Bay Area parents win commitments from legislators

By Diana Choksey

When San Francisco mom June Strohlin found out about a forum where parents could ask legislators for action on key issues, she got involved. Strohlin receives subsidized child care and is concerned that eligibility ceilings haven’t been raised to keep up with inflation.

“It’s a form of economic violence,” she says. “Corporations get a tax break for hiring women transitioning off welfare (but we) can’t take a pay raise because we (would) lose our child care subsidy.”

At the forum, which parents organized with support from the Bay Area Parent Leadership Action Network (BayPLAN), legislative aides made specific commitments on school, child care, and CalWORKs issues.

Deciding the issues

Before the forum, BayPLAN surveyed 200 parents about their priorities. They called for

  • more money for schools
  • cost-of-living increases for families on CalWORKs
  • higher eligibility ceilings for subsidized child care
  • better training for parents on school site councils.

These issues “became the platform,” says Melia Franklin, director of BayPLAN. Holding the forum during the state budget process gave parents “a sense of taking action right then” and insisting that “representatives act on their promises.”

Getting “prepared to tell their story”

With support and training from BayPLAN, parents

  • Invited legislators through letters and followed up by phone
  • Got the word out to parents through community organizations, mail, and email
  • Made packets with fact sheets on key issues, sample questions for legislative aides, and a worksheet to help parents develop their personal testimonies. Strohlin says she was “real nervous,” but the worksheet helped her speak out.
  • Organized carpools to the forum
  • Arrived early to go over the issues and “be prepared to tell their story in a powerful way,” says Franklin.

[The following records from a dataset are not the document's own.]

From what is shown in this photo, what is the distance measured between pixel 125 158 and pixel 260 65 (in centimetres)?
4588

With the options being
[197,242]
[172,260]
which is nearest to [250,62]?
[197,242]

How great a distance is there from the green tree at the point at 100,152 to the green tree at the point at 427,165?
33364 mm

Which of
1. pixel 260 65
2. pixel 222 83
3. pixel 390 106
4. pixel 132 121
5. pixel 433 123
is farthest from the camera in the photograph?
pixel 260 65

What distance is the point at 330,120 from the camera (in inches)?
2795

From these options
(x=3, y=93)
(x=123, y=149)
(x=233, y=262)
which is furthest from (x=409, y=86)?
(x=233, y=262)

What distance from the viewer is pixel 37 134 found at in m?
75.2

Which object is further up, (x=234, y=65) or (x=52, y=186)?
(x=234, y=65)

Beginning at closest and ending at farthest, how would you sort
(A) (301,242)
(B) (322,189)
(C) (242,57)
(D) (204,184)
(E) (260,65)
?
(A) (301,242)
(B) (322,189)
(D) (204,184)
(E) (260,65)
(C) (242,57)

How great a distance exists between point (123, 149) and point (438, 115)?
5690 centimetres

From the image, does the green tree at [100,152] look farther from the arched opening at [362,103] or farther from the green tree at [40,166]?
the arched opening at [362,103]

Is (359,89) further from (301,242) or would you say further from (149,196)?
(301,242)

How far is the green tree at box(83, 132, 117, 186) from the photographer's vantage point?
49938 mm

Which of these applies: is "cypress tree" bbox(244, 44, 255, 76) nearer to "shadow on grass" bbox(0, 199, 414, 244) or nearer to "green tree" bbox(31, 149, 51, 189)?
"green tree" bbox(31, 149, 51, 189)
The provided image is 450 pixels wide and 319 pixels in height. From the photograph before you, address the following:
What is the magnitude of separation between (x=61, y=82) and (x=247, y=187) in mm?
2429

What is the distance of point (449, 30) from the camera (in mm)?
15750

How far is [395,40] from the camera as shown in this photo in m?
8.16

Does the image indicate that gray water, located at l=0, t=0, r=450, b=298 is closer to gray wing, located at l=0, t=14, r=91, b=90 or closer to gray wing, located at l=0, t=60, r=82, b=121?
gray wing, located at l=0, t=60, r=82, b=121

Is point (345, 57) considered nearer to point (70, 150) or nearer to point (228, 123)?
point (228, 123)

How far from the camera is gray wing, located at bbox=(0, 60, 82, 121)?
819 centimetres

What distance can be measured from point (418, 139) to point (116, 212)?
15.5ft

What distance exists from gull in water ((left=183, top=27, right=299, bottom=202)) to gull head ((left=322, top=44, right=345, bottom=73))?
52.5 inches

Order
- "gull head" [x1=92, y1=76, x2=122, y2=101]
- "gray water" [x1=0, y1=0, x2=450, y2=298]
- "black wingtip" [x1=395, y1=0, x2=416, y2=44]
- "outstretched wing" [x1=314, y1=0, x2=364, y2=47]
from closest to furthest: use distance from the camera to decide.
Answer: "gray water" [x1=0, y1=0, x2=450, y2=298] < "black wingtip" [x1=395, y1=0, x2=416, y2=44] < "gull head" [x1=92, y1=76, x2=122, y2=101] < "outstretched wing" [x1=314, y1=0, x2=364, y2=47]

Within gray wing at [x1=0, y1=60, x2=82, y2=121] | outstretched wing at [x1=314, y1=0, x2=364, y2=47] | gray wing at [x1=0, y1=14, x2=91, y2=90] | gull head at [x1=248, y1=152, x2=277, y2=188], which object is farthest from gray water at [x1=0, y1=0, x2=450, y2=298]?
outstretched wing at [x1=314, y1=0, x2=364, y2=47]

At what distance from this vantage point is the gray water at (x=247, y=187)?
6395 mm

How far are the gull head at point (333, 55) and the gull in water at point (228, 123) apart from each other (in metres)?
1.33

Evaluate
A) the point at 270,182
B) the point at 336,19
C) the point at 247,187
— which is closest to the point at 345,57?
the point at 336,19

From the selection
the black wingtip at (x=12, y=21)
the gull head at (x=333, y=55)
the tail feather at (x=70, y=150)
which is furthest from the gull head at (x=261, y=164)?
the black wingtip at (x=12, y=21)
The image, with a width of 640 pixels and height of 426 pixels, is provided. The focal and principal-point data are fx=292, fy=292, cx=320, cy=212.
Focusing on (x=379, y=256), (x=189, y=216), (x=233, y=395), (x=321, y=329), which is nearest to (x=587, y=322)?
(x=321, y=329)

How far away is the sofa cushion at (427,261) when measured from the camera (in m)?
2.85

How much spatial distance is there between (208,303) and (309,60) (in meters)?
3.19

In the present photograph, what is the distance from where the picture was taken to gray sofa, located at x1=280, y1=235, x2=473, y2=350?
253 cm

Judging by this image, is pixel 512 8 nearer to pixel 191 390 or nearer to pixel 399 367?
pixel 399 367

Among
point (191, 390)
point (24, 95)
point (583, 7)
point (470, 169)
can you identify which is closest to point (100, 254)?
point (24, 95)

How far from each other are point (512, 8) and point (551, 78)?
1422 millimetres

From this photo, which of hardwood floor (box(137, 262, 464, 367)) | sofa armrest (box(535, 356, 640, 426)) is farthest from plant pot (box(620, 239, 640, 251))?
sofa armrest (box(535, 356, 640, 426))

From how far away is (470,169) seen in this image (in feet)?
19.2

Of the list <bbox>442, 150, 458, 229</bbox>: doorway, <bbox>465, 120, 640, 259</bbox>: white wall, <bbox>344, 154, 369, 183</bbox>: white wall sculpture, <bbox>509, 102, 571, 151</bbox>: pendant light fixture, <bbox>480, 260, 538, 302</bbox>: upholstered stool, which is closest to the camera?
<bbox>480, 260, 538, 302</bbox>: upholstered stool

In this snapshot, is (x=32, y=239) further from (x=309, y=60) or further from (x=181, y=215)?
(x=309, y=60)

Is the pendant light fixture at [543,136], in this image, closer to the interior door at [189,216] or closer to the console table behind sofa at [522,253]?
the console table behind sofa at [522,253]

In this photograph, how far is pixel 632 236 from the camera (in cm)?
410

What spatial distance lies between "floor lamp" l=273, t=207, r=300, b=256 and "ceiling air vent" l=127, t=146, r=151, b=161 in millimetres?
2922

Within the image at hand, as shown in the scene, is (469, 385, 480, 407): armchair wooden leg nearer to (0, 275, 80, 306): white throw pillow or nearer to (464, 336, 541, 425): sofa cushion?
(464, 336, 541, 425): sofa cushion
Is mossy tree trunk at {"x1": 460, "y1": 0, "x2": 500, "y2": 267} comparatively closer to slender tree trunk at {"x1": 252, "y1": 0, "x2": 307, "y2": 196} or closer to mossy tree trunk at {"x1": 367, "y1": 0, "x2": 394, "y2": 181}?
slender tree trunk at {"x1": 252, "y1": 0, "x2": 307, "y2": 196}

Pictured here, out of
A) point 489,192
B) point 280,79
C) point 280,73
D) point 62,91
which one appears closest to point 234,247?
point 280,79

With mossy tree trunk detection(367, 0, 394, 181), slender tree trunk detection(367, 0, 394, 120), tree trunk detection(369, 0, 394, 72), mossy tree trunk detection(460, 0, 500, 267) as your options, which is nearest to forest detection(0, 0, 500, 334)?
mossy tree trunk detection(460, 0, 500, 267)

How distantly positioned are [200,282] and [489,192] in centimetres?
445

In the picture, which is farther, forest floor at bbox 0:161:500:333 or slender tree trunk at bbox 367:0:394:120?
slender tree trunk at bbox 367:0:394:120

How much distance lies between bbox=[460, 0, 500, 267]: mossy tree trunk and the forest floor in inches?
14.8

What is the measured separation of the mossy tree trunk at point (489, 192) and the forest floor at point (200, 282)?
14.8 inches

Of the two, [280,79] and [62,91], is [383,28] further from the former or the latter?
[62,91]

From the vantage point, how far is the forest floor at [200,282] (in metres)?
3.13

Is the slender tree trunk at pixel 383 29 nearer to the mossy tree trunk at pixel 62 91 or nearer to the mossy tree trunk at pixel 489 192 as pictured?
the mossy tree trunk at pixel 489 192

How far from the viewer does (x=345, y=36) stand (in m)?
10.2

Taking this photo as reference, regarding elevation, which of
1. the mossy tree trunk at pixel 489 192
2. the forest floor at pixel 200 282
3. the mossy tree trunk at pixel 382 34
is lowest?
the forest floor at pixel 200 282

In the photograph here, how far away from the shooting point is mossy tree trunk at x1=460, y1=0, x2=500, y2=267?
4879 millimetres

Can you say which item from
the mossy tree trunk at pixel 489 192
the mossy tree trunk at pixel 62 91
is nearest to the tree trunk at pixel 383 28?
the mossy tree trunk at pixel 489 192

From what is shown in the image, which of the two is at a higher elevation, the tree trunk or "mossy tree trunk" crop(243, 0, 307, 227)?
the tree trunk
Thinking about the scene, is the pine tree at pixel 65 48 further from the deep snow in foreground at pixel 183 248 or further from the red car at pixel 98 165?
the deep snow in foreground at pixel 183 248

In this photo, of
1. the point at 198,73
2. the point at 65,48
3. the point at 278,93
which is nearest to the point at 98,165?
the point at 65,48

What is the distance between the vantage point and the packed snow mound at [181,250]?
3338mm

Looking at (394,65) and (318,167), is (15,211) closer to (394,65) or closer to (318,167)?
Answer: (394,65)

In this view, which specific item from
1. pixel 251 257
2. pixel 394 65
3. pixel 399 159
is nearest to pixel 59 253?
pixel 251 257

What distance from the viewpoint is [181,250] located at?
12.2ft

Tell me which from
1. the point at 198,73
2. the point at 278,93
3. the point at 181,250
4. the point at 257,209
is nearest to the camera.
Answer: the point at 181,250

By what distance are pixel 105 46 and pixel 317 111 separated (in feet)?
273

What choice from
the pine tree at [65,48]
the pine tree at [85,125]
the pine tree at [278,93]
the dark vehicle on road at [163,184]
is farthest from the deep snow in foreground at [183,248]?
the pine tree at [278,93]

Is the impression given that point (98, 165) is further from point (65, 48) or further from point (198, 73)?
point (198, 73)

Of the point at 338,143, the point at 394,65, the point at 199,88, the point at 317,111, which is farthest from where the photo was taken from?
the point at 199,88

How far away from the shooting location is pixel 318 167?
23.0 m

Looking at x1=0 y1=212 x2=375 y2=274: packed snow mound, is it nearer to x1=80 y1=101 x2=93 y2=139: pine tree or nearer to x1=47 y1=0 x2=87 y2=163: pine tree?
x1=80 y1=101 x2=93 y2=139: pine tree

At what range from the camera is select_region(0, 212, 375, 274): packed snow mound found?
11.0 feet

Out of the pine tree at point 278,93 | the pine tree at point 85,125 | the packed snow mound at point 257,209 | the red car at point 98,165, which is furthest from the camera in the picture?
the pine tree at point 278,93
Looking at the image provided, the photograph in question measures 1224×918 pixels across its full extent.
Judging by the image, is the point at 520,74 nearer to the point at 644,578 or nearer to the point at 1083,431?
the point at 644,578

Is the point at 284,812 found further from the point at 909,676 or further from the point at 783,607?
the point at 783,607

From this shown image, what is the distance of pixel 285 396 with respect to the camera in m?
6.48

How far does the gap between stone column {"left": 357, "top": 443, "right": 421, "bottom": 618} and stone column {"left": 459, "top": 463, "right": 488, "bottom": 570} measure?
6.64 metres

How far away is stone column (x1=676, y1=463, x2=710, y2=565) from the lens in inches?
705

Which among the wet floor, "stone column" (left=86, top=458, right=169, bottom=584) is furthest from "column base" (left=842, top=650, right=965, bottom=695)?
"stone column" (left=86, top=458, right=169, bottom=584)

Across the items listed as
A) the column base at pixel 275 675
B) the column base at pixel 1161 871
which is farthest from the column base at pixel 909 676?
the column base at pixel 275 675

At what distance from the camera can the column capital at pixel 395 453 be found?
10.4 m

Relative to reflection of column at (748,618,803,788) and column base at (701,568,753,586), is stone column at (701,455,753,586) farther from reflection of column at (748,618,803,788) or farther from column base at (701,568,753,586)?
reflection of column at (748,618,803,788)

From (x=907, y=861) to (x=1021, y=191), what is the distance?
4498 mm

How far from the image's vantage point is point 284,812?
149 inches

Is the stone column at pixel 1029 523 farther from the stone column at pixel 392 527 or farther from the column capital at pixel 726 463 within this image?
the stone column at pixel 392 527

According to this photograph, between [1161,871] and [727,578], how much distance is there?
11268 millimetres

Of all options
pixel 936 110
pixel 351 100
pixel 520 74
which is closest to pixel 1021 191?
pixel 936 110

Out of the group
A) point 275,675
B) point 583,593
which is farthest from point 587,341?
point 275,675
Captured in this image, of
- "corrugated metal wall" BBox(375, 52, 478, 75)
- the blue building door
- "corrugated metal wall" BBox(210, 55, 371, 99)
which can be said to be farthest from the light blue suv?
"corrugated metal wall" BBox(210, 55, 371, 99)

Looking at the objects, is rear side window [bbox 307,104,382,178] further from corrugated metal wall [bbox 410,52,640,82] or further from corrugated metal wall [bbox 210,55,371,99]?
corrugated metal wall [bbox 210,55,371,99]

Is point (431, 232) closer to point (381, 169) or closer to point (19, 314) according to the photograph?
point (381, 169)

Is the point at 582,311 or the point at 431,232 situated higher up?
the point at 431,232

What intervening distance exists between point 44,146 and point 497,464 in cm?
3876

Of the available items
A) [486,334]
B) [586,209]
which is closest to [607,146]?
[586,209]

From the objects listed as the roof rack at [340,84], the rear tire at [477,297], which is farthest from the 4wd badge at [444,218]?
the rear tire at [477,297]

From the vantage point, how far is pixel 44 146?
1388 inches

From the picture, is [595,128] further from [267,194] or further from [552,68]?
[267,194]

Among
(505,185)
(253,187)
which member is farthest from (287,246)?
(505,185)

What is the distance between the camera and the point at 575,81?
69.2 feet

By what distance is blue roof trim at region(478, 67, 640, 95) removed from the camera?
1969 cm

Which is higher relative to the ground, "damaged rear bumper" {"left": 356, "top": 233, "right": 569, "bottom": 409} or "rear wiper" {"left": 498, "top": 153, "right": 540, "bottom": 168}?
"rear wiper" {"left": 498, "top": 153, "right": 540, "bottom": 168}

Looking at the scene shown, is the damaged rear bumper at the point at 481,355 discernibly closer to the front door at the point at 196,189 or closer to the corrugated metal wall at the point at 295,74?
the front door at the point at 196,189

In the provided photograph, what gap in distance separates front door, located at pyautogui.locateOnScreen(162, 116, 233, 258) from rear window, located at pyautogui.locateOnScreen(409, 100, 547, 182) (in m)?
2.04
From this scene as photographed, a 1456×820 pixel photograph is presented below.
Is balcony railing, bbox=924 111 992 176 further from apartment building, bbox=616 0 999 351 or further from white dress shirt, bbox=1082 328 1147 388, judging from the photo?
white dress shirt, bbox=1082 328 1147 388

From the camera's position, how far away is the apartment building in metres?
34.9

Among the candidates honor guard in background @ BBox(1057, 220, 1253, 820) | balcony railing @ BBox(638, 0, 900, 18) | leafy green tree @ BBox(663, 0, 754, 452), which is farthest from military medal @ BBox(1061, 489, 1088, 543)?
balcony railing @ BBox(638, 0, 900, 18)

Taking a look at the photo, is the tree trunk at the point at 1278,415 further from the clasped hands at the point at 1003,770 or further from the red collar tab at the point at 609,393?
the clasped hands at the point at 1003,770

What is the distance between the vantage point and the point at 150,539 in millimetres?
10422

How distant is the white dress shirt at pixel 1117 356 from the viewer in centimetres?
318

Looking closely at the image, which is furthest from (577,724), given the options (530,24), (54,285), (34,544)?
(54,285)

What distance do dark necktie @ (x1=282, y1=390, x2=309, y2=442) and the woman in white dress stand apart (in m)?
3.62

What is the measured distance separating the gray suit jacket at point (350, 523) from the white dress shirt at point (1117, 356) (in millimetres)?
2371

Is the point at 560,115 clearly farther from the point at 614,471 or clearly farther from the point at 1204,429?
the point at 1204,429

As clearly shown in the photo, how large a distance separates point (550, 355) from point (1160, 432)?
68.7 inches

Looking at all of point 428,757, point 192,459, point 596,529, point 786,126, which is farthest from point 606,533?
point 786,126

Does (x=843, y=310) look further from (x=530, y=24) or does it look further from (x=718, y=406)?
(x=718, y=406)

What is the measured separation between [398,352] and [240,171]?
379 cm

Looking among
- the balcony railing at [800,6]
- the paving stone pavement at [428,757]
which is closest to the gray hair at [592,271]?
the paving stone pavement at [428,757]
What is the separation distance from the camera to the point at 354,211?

BayPLAN provided child care at the forum and a shuttle for Cantonese-speaking parents coming from San Francisco to Oakland.

“Speaking their minds”

“Parents moderated this meeting, speaking their minds and using their experience. They asked questions and checked off who was agreeing to what,” says Franklin.

Ai Zhu Huang, one of the 40 parents present, testified in Chinese about her struggles in dealing with her child’s school and school district.  “I am advocating for the rights of many parents (who don’t speak much English),” she says. “Many have similar struggles and do not know who to go to.”

At the forum, some of the legislators’ staffers agreed to

  • Increase money for schools—by looking for a sponsor for legislation to increase per-pupil spending by raising taxes on the rich and corporations. 
  • Call for more parent leadership training in schools in a letter to state school superintendent Jack O’Connell. Some of the parents are now drafting the letter.

Later, Assemblymember Loni Hancock cast a deciding vote for updating child care eligibility guidelines—another key demand, says Franklin.

“It was a terrific forum,” says Rachel Richman, legislative aide for Assemblymember Chan. “Parents were really focused on what they wanted for their children. When parents come together they can really succeed.”

Next steps

Parents are following up by meeting with legislators and conducting a letter-writing campaign. “One by one, we’re building a parent movement,” says Franklin, “to bring parents together as a unified voice.”